A top ratings agency has given the UK's life insurance firms a vote of confidence, despite recent tough market conditions.

The fall in bond yields over the first half of 2016 may be squeezing solvency ratios at Britain's leading life insurance companies but the decline is not enough to worry ratings agency Fitch, which said they "remain strong".

Under Solvency II, insurers must ensure that they set aside enough capital to deal with the worst level of losses they anticipate with a 99.5 per cent degree of certainty – i.e. losses they would only expect once every 200 years.

Solvency ratios effectively measure the amount of capital that companies have set aside to cover such potential losses.

Decreases in yields tend to increase the amount of collateral required to be posted to maintain the same ratio.

Fitch said:

Solvency II ratios declined in the first half of 2016 across the UK life insurance sector, driven by a fall in interest rates, particularly after the outcome in the referendum on membership of the EU. The 15-year gilt yield fell from 2.44 per cent to 1.56 per cent and yields continued to fall in July.

However, Solvency II ratios remain strong, despite the first half decline.

Fitch's report said that although ratios across Britain's major life insurers had dipped, they were still well above minimum levels. This led to Fitch reaffirming its position that the UK life insurance sector is "stable".

Although not a life insurer, last week the markets did not take kindly to Admiral's announcement that its solvency ratio had fallen from 206 per cent to 180 per cent.

The share price of the FTSE 100 giant, which specialises in car insurance, fell eight per cent last Wednesday, although it has subsequently recovered the ground lost.

Read more: Admiral over promises and under delivers

The ratings agency did have a word of warning for the life insurance sector for the second half of the year. It said:

UK life insurers are exposed to potential regulatory action on their treatment of customers.
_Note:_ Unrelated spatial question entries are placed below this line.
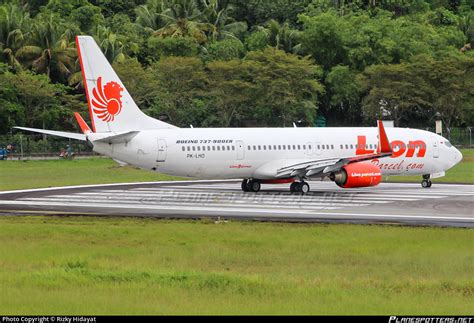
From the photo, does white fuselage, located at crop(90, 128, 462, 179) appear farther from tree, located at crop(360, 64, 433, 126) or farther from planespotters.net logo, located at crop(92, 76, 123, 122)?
tree, located at crop(360, 64, 433, 126)

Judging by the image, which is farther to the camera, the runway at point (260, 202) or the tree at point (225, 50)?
the tree at point (225, 50)

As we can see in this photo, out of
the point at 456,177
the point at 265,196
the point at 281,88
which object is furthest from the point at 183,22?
the point at 265,196

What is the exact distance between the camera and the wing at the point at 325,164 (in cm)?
4522

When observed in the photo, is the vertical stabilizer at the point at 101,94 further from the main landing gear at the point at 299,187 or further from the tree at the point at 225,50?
the tree at the point at 225,50

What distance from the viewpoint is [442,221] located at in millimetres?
34250

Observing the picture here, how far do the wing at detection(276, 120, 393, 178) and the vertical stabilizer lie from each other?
8108mm

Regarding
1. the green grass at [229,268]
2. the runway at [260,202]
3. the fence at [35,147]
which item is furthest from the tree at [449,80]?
the green grass at [229,268]

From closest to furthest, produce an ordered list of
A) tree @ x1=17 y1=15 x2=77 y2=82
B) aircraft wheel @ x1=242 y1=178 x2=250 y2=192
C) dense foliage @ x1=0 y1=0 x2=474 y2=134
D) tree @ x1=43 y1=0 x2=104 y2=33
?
aircraft wheel @ x1=242 y1=178 x2=250 y2=192
dense foliage @ x1=0 y1=0 x2=474 y2=134
tree @ x1=17 y1=15 x2=77 y2=82
tree @ x1=43 y1=0 x2=104 y2=33

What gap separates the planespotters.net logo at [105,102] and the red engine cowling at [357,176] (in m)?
10.6

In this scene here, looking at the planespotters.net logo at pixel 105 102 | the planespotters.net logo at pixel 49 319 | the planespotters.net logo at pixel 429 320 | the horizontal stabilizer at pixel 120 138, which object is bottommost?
the planespotters.net logo at pixel 49 319

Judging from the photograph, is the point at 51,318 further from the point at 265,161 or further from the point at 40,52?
the point at 40,52

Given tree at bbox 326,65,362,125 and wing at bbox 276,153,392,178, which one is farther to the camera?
tree at bbox 326,65,362,125

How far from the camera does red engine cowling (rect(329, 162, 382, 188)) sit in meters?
45.2

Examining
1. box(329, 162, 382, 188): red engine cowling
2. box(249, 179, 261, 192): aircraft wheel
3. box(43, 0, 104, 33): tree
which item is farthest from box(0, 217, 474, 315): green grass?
box(43, 0, 104, 33): tree
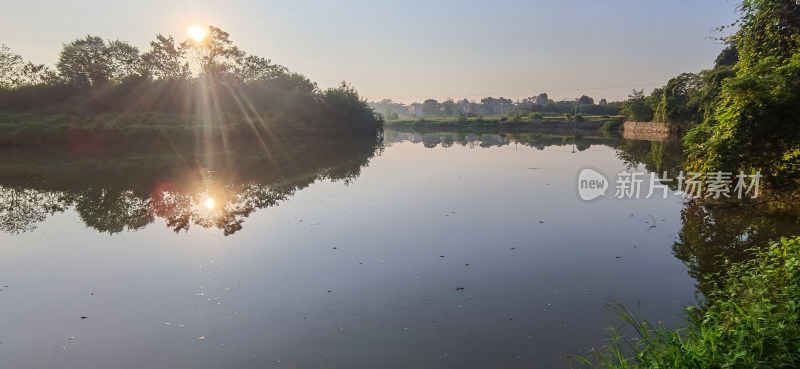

In particular, the Financial Conduct Authority is investigating the potential mis-selling of standard annuities to customers who may have been eligible for an enhanced annuity because of reduced life expectancy.

The investigation is due to conclude in [the final quarter of 2016]. The European Insurance and Occupational Pensions Authority recently launched a Europe-wide review of conduct in the unit linked life insurance market, with results due in early 2017.

If regulatory scrutiny leads to adverse publicity, compensation costs or fines, this would clearly be negative for the insurers affected.